Hideous Happy

An awkward figure floats kind of in a carmine roughed rectangle, titanium white and cerulean baseball game inexplicably interrupted by a misshaped faun, each canvas was more fascinating the next. Dan took in each twist limb, every garish color. The bright minimalist hallway of the Museum of Unfortunate Art had lulled his mind left Dan open to the assault of colors. Dan felt lightheaded.

Hazel tugged at his hand.

“Hurry Daddy!”

Dazed, Dan let himself be pulled through the sports related art to a gallery of plump nudes, angular nudes, sinewy mounds of painted flesh. Blushing Dan hurried behind a determined Hazel. Her Mary Jane steps were fast and determined.

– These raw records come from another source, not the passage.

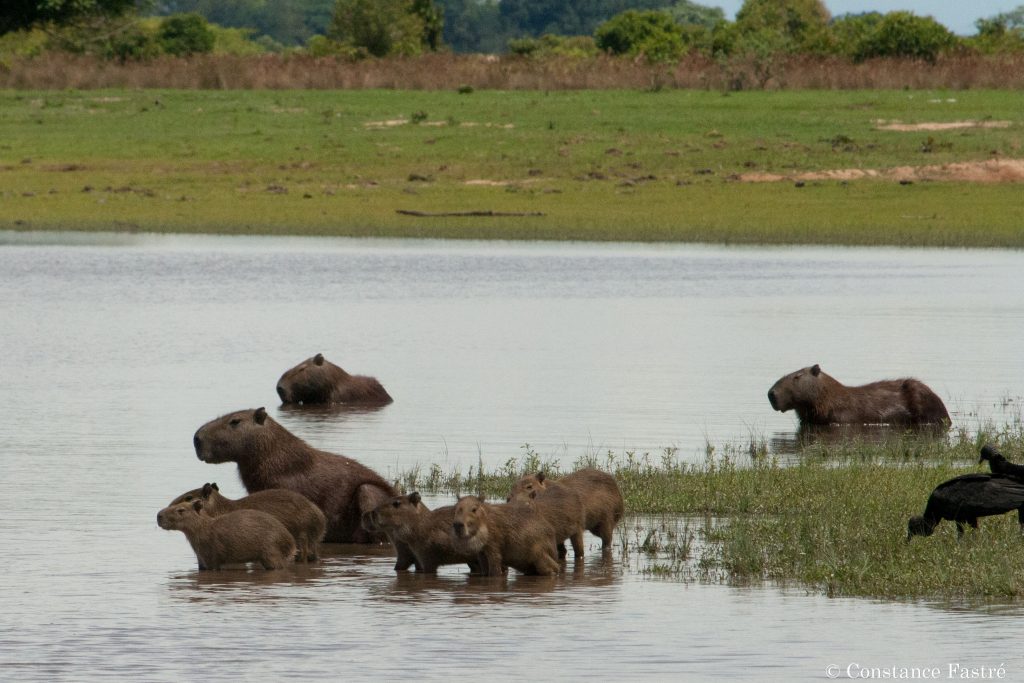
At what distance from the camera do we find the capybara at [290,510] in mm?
10523

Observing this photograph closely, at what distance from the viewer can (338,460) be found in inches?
449

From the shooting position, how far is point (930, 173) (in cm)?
3975

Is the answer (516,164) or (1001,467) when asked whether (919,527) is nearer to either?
(1001,467)

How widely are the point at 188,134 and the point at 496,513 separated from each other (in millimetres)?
36283

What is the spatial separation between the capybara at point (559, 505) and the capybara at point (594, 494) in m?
0.03

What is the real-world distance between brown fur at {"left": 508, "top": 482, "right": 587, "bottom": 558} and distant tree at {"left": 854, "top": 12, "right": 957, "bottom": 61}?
55040 millimetres

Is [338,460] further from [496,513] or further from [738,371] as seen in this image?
[738,371]

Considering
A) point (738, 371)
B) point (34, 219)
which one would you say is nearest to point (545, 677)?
point (738, 371)

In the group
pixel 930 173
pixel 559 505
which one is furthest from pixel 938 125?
pixel 559 505

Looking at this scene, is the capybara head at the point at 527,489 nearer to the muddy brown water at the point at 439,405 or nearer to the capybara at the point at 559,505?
the capybara at the point at 559,505

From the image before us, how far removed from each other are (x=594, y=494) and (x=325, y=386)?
755 centimetres

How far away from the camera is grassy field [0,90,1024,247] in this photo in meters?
37.3

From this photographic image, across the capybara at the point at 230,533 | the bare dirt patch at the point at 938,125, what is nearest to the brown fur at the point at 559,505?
the capybara at the point at 230,533

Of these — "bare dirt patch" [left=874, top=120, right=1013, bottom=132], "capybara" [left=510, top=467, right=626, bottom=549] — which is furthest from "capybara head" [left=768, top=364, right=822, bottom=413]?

“Grannie’s up ahead,” Hazel squealed.

In her favorite dress Susan waited by the velvet rope. The older woman’s eyes danced.

On the walls a sign read: Daniel Kavan, Sr. A Retrospective in Horror. Inside the gallery Dan saw the hours and hours his dad had spent in his studio painting hideous happy children. Hours Dan remembered and hours Dan remembered and resented.

The big black eyed children smiled.

“Daddy, they’re horrible,” Hazel said laughing and clapping. A prim docent unlocked the ropes and gestured invitingly. Dan, his daughter, and his mother linked hands and walked into the gallery.